▸ TASK REQUIREMENTS
Retype the data below without altering anything.

▸ DATA RECORDS
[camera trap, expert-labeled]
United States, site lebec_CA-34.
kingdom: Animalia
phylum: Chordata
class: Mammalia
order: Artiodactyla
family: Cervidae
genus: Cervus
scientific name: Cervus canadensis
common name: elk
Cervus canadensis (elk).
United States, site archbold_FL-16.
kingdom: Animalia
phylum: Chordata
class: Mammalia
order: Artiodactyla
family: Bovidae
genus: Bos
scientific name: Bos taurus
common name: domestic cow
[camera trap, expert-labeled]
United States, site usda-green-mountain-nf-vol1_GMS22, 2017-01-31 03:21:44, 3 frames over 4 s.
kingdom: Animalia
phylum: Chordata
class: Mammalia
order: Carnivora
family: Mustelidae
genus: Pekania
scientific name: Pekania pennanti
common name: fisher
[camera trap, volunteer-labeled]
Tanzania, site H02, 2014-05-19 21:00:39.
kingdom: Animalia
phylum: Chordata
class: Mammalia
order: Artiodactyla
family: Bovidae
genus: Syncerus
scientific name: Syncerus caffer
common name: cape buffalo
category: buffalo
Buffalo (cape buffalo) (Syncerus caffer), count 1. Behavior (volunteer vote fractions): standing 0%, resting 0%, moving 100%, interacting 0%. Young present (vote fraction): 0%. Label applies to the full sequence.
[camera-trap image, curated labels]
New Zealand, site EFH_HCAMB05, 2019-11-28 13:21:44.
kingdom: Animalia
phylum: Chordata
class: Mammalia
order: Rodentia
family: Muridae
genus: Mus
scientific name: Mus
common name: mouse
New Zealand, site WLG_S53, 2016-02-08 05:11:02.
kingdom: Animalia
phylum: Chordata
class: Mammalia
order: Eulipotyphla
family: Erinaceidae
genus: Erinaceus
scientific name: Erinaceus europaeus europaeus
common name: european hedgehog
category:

▸ ANSWER SPACE
[camera trap, expert-labeled]
United States, site lebec_CA-34.
kingdom: Animalia
phylum: Chordata
class: Mammalia
order: Artiodactyla
family: Cervidae
genus: Cervus
scientific name: Cervus canadensis
common name: elk
Cervus canadensis (elk).
United States, site archbold_FL-16.
kingdom: Animalia
phylum: Chordata
class: Mammalia
order: Artiodactyla
family: Bovidae
genus: Bos
scientific name: Bos taurus
common name: domestic cow
[camera trap, expert-labeled]
United States, site usda-green-mountain-nf-vol1_GMS22, 2017-01-31 03:21:44, 3 frames over 4 s.
kingdom: Animalia
phylum: Chordata
class: Mammalia
order: Carnivora
family: Mustelidae
genus: Pekania
scientific name: Pekania pennanti
common name: fisher
[camera trap, volunteer-labeled]
Tanzania, site H02, 2014-05-19 21:00:39.
kingdom: Animalia
phylum: Chordata
class: Mammalia
order: Artiodactyla
family: Bovidae
genus: Syncerus
scientific name: Syncerus caffer
common name: cape buffalo
category: buffalo
Buffalo (cape buffalo) (Syncerus caffer), count 1. Behavior (volunteer vote fractions): standing 0%, resting 0%, moving 100%, interacting 0%. Young present (vote fraction): 0%. Label applies to the full sequence.
[camera-trap image, curated labels]
New Zealand, site EFH_HCAMB05, 2019-11-28 13:21:44.
kingdom: Animalia
phylum: Chordata
class: Mammalia
order: Rodentia
family: Muridae
genus: Mus
scientific name: Mus
common name: mouse
New Zealand, site WLG_S53, 2016-02-08 05:11:02.
kingdom: Animalia
phylum: Chordata
class: Mammalia
order: Eulipotyphla
family: Erinaceidae
genus: Erinaceus
scientific name: Erinaceus europaeus europaeus
common name: european hedgehog
category:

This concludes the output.